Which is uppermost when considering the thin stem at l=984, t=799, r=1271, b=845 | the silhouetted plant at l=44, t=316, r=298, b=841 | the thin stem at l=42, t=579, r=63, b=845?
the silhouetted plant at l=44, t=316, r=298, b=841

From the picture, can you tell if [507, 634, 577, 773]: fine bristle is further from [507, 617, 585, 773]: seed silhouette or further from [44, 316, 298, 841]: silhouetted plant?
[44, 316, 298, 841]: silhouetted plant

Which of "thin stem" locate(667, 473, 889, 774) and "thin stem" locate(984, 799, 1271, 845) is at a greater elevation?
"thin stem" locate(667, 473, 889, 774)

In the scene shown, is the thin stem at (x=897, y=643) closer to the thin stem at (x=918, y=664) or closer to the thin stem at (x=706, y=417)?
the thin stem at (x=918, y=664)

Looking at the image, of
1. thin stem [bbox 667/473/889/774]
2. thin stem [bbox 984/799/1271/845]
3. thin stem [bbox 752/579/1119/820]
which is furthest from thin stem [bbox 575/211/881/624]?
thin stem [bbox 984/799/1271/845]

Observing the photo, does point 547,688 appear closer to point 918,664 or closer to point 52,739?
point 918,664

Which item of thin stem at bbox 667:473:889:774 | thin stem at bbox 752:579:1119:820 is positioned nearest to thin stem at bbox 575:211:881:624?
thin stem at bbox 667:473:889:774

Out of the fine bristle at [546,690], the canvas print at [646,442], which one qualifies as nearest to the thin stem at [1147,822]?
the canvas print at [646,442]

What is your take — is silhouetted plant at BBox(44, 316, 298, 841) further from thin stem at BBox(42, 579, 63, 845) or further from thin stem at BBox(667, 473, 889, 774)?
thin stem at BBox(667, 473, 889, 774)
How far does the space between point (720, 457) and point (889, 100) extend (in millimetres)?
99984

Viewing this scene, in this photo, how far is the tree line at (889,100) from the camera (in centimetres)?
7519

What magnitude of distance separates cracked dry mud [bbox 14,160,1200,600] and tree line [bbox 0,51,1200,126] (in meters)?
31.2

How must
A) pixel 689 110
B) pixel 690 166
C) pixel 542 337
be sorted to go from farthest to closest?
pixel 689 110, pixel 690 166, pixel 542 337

········

=== Work instructions ===
Reproduce the part of the records above that opens with the line containing "Viewing this scene, in" and runs through the end of the records, copying every line verbatim.

=== Response ===
Viewing this scene, in this photo, how far is the tree line at (889,100) from the camera (in centimetres)?
7519

What magnitude of distance separates cracked dry mud [bbox 14,160,1200,600] and tree line [bbox 0,51,1200,126] (in meters)?
31.2

How must
A) pixel 689 110
B) pixel 690 166
C) pixel 542 337
be sorted to go from farthest to closest?
pixel 689 110, pixel 690 166, pixel 542 337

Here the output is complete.